BEGIN Data shown

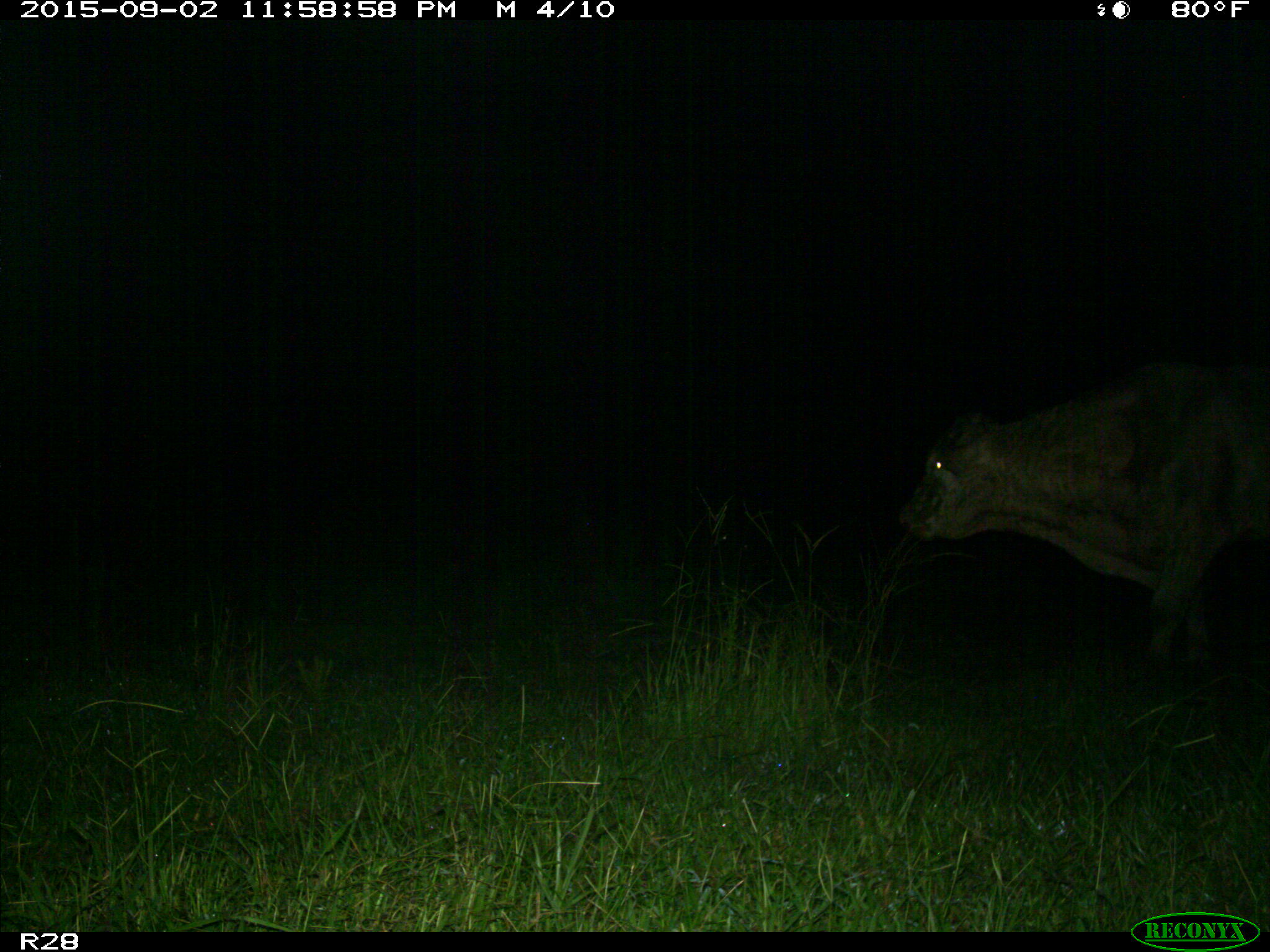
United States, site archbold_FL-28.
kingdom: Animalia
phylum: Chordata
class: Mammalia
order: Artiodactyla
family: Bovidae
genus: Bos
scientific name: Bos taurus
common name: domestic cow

END Data shown
BEGIN Data shown

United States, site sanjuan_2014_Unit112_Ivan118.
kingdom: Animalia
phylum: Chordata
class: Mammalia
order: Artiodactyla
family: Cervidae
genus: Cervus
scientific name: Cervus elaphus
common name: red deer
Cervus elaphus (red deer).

END Data shown
BEGIN Data shown

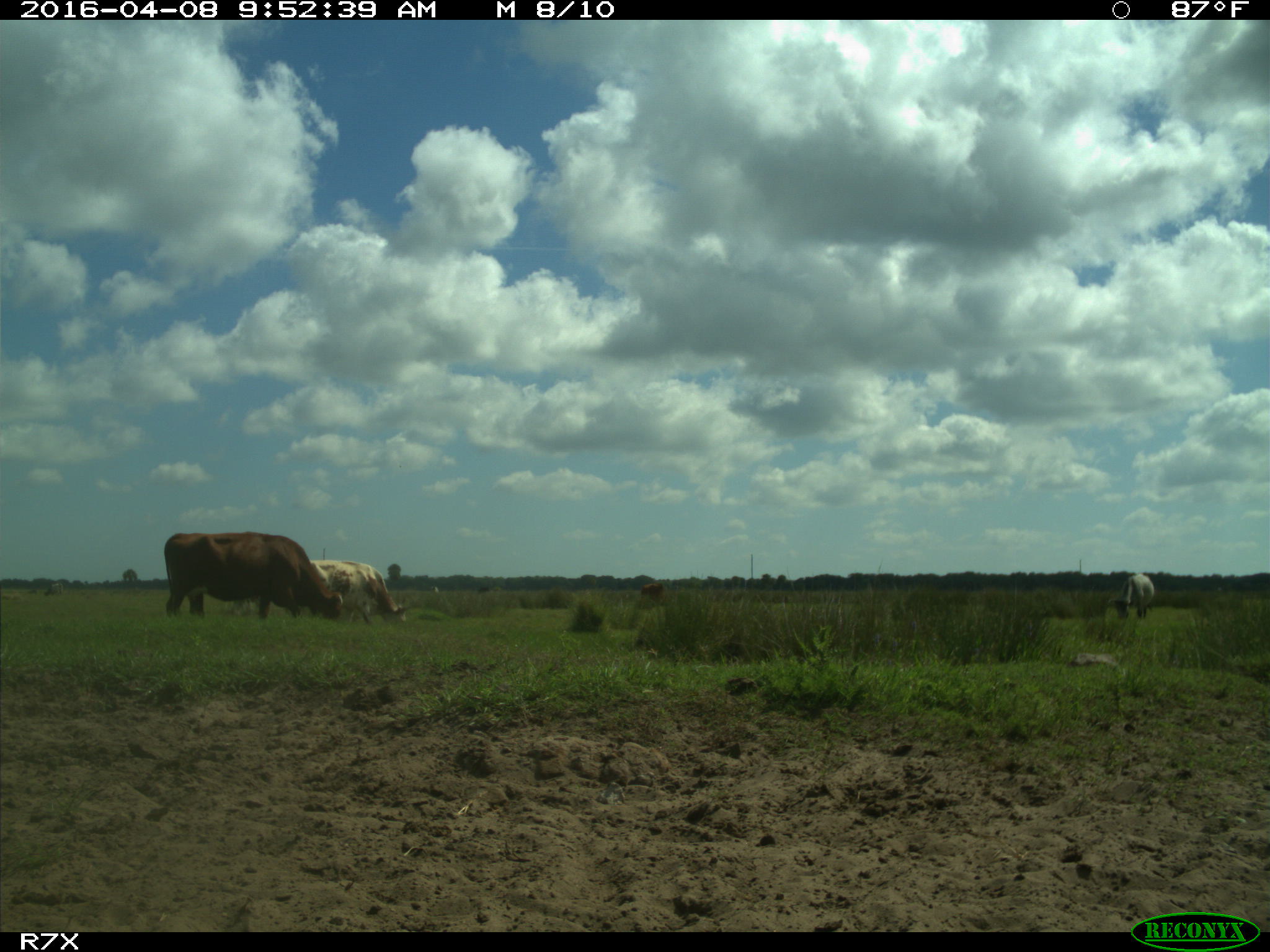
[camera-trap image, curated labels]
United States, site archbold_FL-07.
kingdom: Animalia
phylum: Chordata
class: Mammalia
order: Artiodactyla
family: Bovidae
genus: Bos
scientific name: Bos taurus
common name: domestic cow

END Data shown

Task item: Check each line of the entries for "States" and copy those that have it.

Exercise result:
United States, site archbold_FL-28.
United States, site sanjuan_2014_Unit112_Ivan118.
United States, site archbold_FL-07.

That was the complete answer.